To do — Edit the rows below so that every instance of "measurable separation" becomes "straight-line distance", and keep everything else unchanged.

Dataset entries

----

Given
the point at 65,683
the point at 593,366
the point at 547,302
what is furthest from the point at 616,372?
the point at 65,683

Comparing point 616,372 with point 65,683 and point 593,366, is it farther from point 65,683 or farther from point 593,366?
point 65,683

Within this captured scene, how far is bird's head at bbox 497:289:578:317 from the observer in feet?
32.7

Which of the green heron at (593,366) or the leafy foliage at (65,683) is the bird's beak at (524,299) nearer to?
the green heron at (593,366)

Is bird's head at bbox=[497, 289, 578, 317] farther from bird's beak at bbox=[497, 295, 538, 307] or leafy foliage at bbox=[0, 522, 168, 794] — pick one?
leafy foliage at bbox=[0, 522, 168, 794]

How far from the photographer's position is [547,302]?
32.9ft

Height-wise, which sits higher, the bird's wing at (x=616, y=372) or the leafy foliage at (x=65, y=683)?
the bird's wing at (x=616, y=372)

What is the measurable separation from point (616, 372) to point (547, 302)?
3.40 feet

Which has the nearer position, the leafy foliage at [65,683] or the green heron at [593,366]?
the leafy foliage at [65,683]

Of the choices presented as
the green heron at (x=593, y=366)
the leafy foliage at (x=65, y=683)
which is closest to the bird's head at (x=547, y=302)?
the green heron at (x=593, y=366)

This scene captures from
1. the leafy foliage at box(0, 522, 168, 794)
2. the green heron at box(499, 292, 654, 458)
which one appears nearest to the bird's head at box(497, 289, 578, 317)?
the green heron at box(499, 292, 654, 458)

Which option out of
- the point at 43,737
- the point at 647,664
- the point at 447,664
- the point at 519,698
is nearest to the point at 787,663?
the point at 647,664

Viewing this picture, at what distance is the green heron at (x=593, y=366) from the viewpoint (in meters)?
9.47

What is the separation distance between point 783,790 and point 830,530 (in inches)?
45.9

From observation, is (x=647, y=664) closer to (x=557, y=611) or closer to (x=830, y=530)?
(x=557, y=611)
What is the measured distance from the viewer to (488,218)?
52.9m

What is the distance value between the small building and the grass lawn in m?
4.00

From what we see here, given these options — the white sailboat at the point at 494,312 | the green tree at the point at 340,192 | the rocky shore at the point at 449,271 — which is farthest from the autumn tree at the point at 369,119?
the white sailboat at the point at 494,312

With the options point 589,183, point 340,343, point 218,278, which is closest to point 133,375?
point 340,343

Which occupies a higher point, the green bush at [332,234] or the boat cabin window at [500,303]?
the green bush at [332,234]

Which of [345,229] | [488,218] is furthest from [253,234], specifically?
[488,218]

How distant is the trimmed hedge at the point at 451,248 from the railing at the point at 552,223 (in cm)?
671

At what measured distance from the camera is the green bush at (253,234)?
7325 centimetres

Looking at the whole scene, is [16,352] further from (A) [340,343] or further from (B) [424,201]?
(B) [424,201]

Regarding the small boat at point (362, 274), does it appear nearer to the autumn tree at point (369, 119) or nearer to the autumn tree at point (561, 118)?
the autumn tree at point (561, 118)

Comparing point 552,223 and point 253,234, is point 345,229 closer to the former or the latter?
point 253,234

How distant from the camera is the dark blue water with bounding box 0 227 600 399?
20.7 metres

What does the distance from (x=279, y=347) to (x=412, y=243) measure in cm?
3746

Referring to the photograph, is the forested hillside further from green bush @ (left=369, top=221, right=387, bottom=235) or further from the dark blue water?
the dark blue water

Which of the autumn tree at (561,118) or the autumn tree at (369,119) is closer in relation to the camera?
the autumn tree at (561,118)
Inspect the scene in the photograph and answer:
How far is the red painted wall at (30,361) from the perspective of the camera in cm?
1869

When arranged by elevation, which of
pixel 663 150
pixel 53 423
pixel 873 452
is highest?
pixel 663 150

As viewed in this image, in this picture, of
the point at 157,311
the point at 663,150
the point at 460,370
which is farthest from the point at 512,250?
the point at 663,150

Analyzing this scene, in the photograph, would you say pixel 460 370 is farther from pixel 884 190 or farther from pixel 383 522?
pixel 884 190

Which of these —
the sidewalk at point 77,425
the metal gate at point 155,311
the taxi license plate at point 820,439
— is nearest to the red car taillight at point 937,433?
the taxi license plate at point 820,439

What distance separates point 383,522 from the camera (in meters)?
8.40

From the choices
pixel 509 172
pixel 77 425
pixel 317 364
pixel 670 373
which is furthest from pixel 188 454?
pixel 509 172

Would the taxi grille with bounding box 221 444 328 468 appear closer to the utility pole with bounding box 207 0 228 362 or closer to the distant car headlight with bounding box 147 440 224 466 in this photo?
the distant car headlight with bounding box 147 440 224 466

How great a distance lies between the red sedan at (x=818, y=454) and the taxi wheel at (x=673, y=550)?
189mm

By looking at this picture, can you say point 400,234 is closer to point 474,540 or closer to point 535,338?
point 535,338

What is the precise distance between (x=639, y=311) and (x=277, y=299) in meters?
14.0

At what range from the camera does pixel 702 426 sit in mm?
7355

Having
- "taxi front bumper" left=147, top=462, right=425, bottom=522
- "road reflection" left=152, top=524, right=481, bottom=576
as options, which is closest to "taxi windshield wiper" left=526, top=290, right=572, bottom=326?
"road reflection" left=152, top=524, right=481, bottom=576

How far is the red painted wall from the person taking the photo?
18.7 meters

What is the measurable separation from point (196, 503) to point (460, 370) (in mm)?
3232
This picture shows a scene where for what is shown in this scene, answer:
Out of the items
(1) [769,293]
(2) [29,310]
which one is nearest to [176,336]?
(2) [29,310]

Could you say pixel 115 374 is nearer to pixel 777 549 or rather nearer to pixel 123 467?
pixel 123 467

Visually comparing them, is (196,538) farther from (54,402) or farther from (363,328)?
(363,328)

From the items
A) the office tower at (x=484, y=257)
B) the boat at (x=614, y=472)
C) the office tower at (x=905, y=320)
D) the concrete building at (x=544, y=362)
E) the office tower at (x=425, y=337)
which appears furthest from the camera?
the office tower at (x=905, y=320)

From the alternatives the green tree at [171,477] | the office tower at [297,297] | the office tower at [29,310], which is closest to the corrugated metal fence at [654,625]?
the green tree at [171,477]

----

Solved exercise —
Given
the point at 65,683
the point at 593,366
the point at 547,302
what is furthest from the point at 616,372?
the point at 65,683

Comparing point 616,372 with point 65,683 and point 593,366, is it farther from point 65,683 or farther from point 593,366?
point 65,683

Within this captured scene, how far is bird's head at bbox 497:289:578:317 from the observer in feet?
32.7

Which of the green heron at (593,366) or the leafy foliage at (65,683) is the bird's beak at (524,299) nearer to?
the green heron at (593,366)

Is bird's head at bbox=[497, 289, 578, 317] farther from bird's beak at bbox=[497, 295, 538, 307] or leafy foliage at bbox=[0, 522, 168, 794] — pick one?
leafy foliage at bbox=[0, 522, 168, 794]

How far from the photographer's position is [547,302]?
32.9ft

Height-wise, which sits higher, the bird's wing at (x=616, y=372) or the leafy foliage at (x=65, y=683)?
the bird's wing at (x=616, y=372)

What is the straight-line distance from point (616, 372) to point (547, 302)?
3.40 feet

Which has the nearer position, the leafy foliage at [65,683] or the green heron at [593,366]?
the leafy foliage at [65,683]

Of the choices presented as
the green heron at (x=593, y=366)
the leafy foliage at (x=65, y=683)
which is closest to the bird's head at (x=547, y=302)?
the green heron at (x=593, y=366)

This scene captures from
1. the leafy foliage at box(0, 522, 168, 794)
2. the green heron at box(499, 292, 654, 458)
which one appears nearest to the bird's head at box(497, 289, 578, 317)?
the green heron at box(499, 292, 654, 458)

Which option out of
- the point at 43,737
- the point at 647,664
- the point at 447,664
- the point at 519,698
is nearest to the point at 787,663?
the point at 647,664

Viewing this picture, at what distance is the green heron at (x=593, y=366) from the viewpoint (in meters)?
9.47

What is the separation distance between point 783,790 and point 830,530 (in inches)?
45.9

From observation, is (x=647, y=664) closer to (x=557, y=611) or closer to (x=830, y=530)?
(x=557, y=611)
What is the measured distance from the viewer to (488,218)?
52.9m

What is the distance value between the small building and the grass lawn in m?
4.00

From what we see here, given these options — the white sailboat at the point at 494,312 | the green tree at the point at 340,192 | the rocky shore at the point at 449,271 — which is farthest from the autumn tree at the point at 369,119?
the white sailboat at the point at 494,312

With the options point 589,183, point 340,343, point 218,278, which is closest to point 133,375?
point 340,343

Which occupies a higher point, the green bush at [332,234] or the boat cabin window at [500,303]?
the green bush at [332,234]

Which of [345,229] | [488,218] is furthest from [253,234], specifically?
[488,218]

How distant is the trimmed hedge at the point at 451,248 from the railing at the point at 552,223 (in cm)?
671

At what measured distance from the camera is the green bush at (253,234)?
7325 centimetres

Looking at the whole scene, is [16,352] further from (A) [340,343] or further from (B) [424,201]?
(B) [424,201]

Regarding the small boat at point (362, 274), does it appear nearer to the autumn tree at point (369, 119) or nearer to the autumn tree at point (561, 118)?
the autumn tree at point (561, 118)

Comparing point 552,223 and point 253,234, is point 345,229 closer to the former or the latter?
point 253,234

How distant from the camera is the dark blue water with bounding box 0 227 600 399?
20.7 metres

What does the distance from (x=279, y=347) to (x=412, y=243) measure in cm?
3746

Referring to the photograph, is the forested hillside further from green bush @ (left=369, top=221, right=387, bottom=235) or further from the dark blue water?
the dark blue water

Which of the autumn tree at (561,118) or the autumn tree at (369,119) is closer in relation to the camera?
the autumn tree at (561,118)
Inspect the scene in the photograph and answer:
How far is the red painted wall at (30,361) from the perspective of the camera in cm?
1869

When arranged by elevation, which of
pixel 663 150
pixel 53 423
pixel 873 452
is highest?
pixel 663 150

As viewed in this image, in this picture, of
the point at 157,311
the point at 663,150
the point at 460,370
which is farthest from the point at 512,250?
the point at 663,150

Analyzing this scene, in the photograph, would you say pixel 460 370 is farther from pixel 884 190 or farther from pixel 383 522?
pixel 884 190

Which of these —
the sidewalk at point 77,425
the metal gate at point 155,311
the taxi license plate at point 820,439
— is nearest to the red car taillight at point 937,433?
the taxi license plate at point 820,439

What distance separates point 383,522 from the camera (in meters)?
8.40

From the choices
pixel 509 172
pixel 77 425
pixel 317 364
pixel 670 373
which is furthest from pixel 188 454?
pixel 509 172

Would the taxi grille with bounding box 221 444 328 468 appear closer to the utility pole with bounding box 207 0 228 362 or closer to the distant car headlight with bounding box 147 440 224 466 in this photo?
the distant car headlight with bounding box 147 440 224 466

How great a distance lies between the red sedan at (x=818, y=454) and the taxi wheel at (x=673, y=550)?
189mm

By looking at this picture, can you say point 400,234 is closer to point 474,540 or closer to point 535,338?
point 535,338

What is the precise distance between (x=639, y=311) and (x=277, y=299) in meters?
14.0

At what range from the camera does pixel 702 426 sit in mm?
7355

Having
- "taxi front bumper" left=147, top=462, right=425, bottom=522
- "road reflection" left=152, top=524, right=481, bottom=576
as options, which is closest to "taxi windshield wiper" left=526, top=290, right=572, bottom=326?
"road reflection" left=152, top=524, right=481, bottom=576

How far is the red painted wall from the person taking the photo?
18.7 meters

What is the straight-line distance from point (196, 503) to point (460, 370) (in mm)?
3232
This picture shows a scene where for what is shown in this scene, answer:
Out of the items
(1) [769,293]
(2) [29,310]
which one is nearest to [176,336]?
(2) [29,310]

Could you say pixel 115 374 is nearer to pixel 777 549 or rather nearer to pixel 123 467?
pixel 123 467

Visually comparing them, is (196,538) farther from (54,402) or farther from (363,328)?
(363,328)

From the items
A) the office tower at (x=484, y=257)
B) the boat at (x=614, y=472)
C) the office tower at (x=905, y=320)
D) the concrete building at (x=544, y=362)
E) the office tower at (x=425, y=337)
which appears furthest from the camera?
the office tower at (x=905, y=320)

From the alternatives the green tree at [171,477] | the office tower at [297,297] | the office tower at [29,310], which is closest to the corrugated metal fence at [654,625]?
the green tree at [171,477]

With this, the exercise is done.